Establishing What Type of Loss You Are Suffering From
Hair loss can be a really frustrating, anxiety-inducing experience. There is a lot of information out there, but it can be overwhelming. The best way to know what’s going on is to be informed about how to recognize the different types of hair loss. This will help you to sort out what type of treatment you need from a doctor, and it will also help you avoid unnecessary treatments. There are three general categories of hair loss: androgenetic alopecia, telogen effluvium, and alopecia areata.
Stress-Related Hair Loss
Hair loss is a common sign of stress. It can be seen on the scalp, eyebrows and eyelashes. If you are losing hair, you might be experiencing stress-related hair loss. There are several types of hair loss, including alopecia, pattern baldness and androgenetic alopecia. Stress-related hair loss is the most common cause of hair loss. Here are the signs of stress-related hair loss:
Hair Cycle Disruption
The hair cycle is the natural and regular process that the hair goes through before it falls out and is replaced by new hair. The hair cycle is divided into two phases: anagen (growth) and telogen (resting). Anagen is the phase when the hair follicle is actively growing and the hair is getting thicker and stronger. Telogen is when the hair is resting and not doing anything. This process takes approximately between two and six years. When the hair follicle is not in the telogen phase and it is in the anagen phase, the hair is growing and getting thicker. The telogen phase lasts for a period of about 100 to 180 days, so the hair cycle is not disrupted for long.
Alopecia Areata is a form of hair loss that happens due to a disappearing hair follicle. It is not a disease but a disease that is often misdiagnosed as such. There are a few contributing factors to alopecia areata, including a family history of alopecia areata, autoimmune diseases and hormonal changes.
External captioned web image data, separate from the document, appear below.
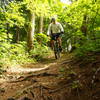 A steep downhill that goes to the disc course parking lot.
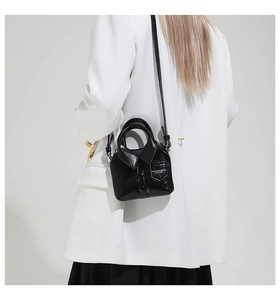 Détail d'un mini sac créatif en cuir noir en forme de chemise avec boutons et poche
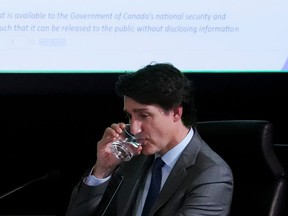 A document is displayed on a screen behind Prime Minister Justin Trudeau as he appears as a witness at the Public Inquiry Into Foreign Interference in Federal Electoral Processes and Democratic Institutions in Ottawa on Wednesday, April 10, 2024.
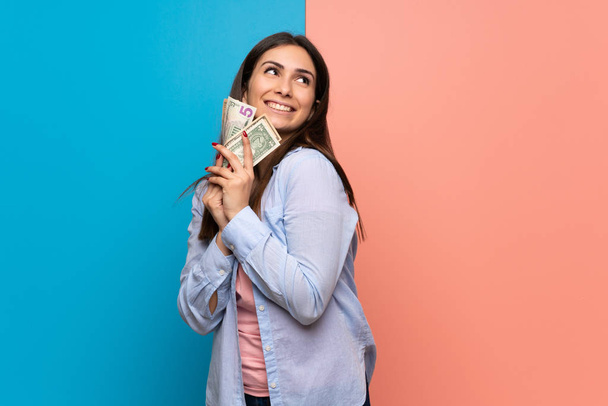 Young woman over pink and blue wall taking a lot of money - Фото, изображение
Alopecia areata can also happen as a result of a serious infection, a reaction to medication, a reaction to a drug or a reaction to a poison. Alopecia areata can be hereditary or non-hereditary.
Traction alopecia is a type of hair loss that is specifically caused by traction. Traction alopecia can be caused by a deep or shallow massage. It is most commonly caused by a dog or cat, but is also can be caused by any type of animal, including humans. It is important to note that traction alopecia is not a disease, but rather a temporary condition that resolves itself within a few weeks. The resolution of traction alopecia is dependent on the type of traction used and the amount of hair pulled out.